### Problems to work on
1. Transcribe everything in the IPSO complaint ruling from "7. The complainant" down to "conjecture and fact.".
2. Write the next part of the IPSO complaint ruling, starting after its final sentence.

### Document excerpt
Start of Block
7. The complainant did not consider that this was sufficient to resolve his complaint. He said that he felt “gaslit” by the publication and had not been provided with a satisfactory explanation for the error.

Relevant Code Provisions

Clause 1 (Accuracy)

i) The Press must take care not to publish inaccurate, misleading or distorted information or images, including headlines not supported by the text.

ii) A significant inaccuracy, misleading statement or distortion must be corrected, promptly and with due prominence, and — where appropriate — an apology published. In cases involving IPSO, due prominence should be as required by the regulator.

iii) A fair opportunity to reply to significant inaccuracies should be given, when reasonably called for.

iv) The Press, while free to editorialise and campaign, must distinguish clearly between comment, conjecture and fact.

Findings of the Committee

8. The Committee first wished to express its condolences to the complainant and his family for their loss.
End of Block
### Recorded data
Start of Block
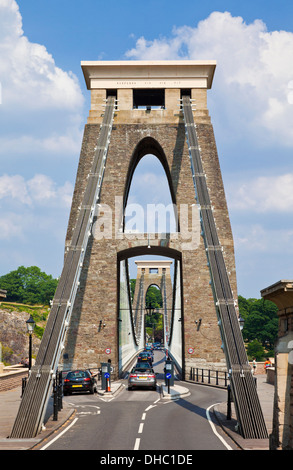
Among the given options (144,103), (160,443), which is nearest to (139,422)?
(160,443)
End of Block
Start of Block
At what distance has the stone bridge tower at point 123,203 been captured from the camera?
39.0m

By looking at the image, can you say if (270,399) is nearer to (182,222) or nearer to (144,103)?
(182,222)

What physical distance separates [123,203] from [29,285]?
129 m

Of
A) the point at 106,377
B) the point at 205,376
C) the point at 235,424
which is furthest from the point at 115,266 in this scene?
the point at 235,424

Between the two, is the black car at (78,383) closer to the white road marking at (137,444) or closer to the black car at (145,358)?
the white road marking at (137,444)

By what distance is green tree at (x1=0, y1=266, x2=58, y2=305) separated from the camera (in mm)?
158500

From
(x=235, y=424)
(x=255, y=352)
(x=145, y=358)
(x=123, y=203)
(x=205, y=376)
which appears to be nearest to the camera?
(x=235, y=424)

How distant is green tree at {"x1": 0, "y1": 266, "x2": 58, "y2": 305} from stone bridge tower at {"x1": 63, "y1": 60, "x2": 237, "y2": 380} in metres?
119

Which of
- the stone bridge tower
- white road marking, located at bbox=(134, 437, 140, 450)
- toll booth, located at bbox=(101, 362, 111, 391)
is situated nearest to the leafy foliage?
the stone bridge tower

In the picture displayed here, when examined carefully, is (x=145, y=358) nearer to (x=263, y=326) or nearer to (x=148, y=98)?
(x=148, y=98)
End of Block
### Expected outputs
1.
7. The complainant did not consider that this was sufficient to resolve his complaint. He said that he felt “gaslit” by the publication and had not been provided with a satisfactory explanation for the error.

Relevant Code Provisions

Clause 1 (Accuracy)

i) The Press must take care not to publish inaccurate, misleading or distorted information or images, including headlines not supported by the text.

ii) A significant inaccuracy, misleading statement or distortion must be corrected, promptly and with due prominence, and — where appropriate — an apology published. In cases involving IPSO, due prominence should be as required by the regulator.

iii) A fair opportunity to reply to significant inaccuracies should be given, when reasonably called for.

iv) The Press, while free to editorialise and campaign, must distinguish clearly between comment, conjecture and fact.

2.
9. The Editors’ Code makes clear that publications must take care not to publish inaccurate, misleading or distorted information. This is particularly important when reporting on deaths, where the utmost care should be taken to avoid making mistakes. In this instance, it was accepted by both parties that the article misrepresented the findings of the CPS and had incorrectly reported that it had made a specific ruling on the circumstances of the complainant’s wife’s death. Given the sensitivity of the subject matter and where a full inquest was yet to conclude on the circumstances of the death and the possible contributing causes, this represented a failure to take care over the accuracy of the article in breach of Clause 1 (i).

10. Given that this was a serious and avoidable error that had the clear potential to cause distress to the complainant in the context of his bereavement, a correction and an apology were required to meet the terms of Clause 1 (ii).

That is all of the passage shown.